Я: Что касается революции — я большой скептик. Не верю, что сепаратный мир Штюрмера — Протопопова вызовет ее. Масса усталых людей скажет: «Дайте выспаться, вымыться, поесть».
Шидловский (председатель совещания): Снизу говорят: «кричи!» — а иногда нужно помолчать. Общественные организации окажут большую услугу, если не будут требовать применения форм, которые издали кажутся наиболее действенными. Правительство думает, что мы делаем революцию, а мы ее предупреждаем. Штурмом ничего не достигнем. Иначе мы будем не решающей силой, а одним из факторов; другим будет улица. Мы не пойдем на вызов масс».
Никто не возражал тогда откровенному Шидловскому, и Карабаев был с ним согласен.
Узнав от Софьи Даниловны, что Родзянко приглашает к себе руководителей «прогрессивного блока» для встречи с Протопоповым, Лев Павлович позвонил Милюкову:
— Зачем он позвал к себе министра?
— Думаю, попытка в последний раз договориться.
— Что ж, идти?
— А почему бы и нет?
— Та-ак… Я ненавижу этого человека с гнилым сердцем!
— Разделяю ваши чувства. Но для краткости, как заметил ещё Талейран, нельзя жертвовать точностью выражения.
— То есть? — осведомился Лев Павлович.
— Человек с гнилым сердцем — мало и слишком поэтично. Это — сумасшедший политический негодяй, всеми своими действиями провоцирующий уличную революцию…
— На что же надеется Родзянко? О чем думает он?
В ответ Лев Павлович услышал короткий, веселый смешок своего друга:
— Вам известны стишки, а?
— Какие?
— Не известны? — веселился у телефона профессор. — Послушайте…
— Я запишу эти стишки, они хороши, — улыбнулся Карабаев впервые за эти двое суток Иришиного ареста.
— Но — не для распространения, прошу вас. Je laisse cela pour moi et pour vous![24] — предостерегал его Милюков.
Надевая шубу, чтобы идти к Родзянко, Лев Павлович, целуя в лоб жену и принимая из ее рук бобровую шапку, угрожающе откашлялся:
— Мы ему сегодня скажем… ох, уж разделаем под орех!
— Левушка! — помогала ему застегивать шубу Софья Даниловна. — Я прошу тебя, Левушка, помнить о нашем лосенке… Ведь ты же сам говорил о ней: «Бедный, несчастный лосенок… отрезанный в темноте от матери». Ты обещал мне, Левушка!

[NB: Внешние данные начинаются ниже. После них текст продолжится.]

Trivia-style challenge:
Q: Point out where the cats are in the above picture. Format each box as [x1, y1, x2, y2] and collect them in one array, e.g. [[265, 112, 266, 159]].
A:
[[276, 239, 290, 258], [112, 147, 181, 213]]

Если не шагнуть сейчас за порог, жена увидит навернувшуюся на глаза теплую отцовскую слезу, — Лев Павлович кивнул головой и торопливо вышел из квартиры.
Час назад лифтерша, пожилая сухонькая женщина с ввалившимися щеками, подняла в третий этаж его превосходительство, Михаила Владимировича.
Подымаясь в вестибюль по мраморным ступенькам, Родзянко каждый раз кричал ей:
— Баба, подъемку!
Открыв дверцу лифта, она молча ждала, покуда он войдет в него — грузный, широкогрудый и широко расставляющий ноги в глубоких галошах.
Ей всегда казалось, что подымается в клетке с огромным, выпрямившимся во весь рост медведем, — наподобие тех, что стоят, вытянув лапы, в полукруглом вестибюле. И всегда страшилась, всегда чудилось, что, не сдержав тяжести «его превосходительства», клетка оборвется и рухнет вниз.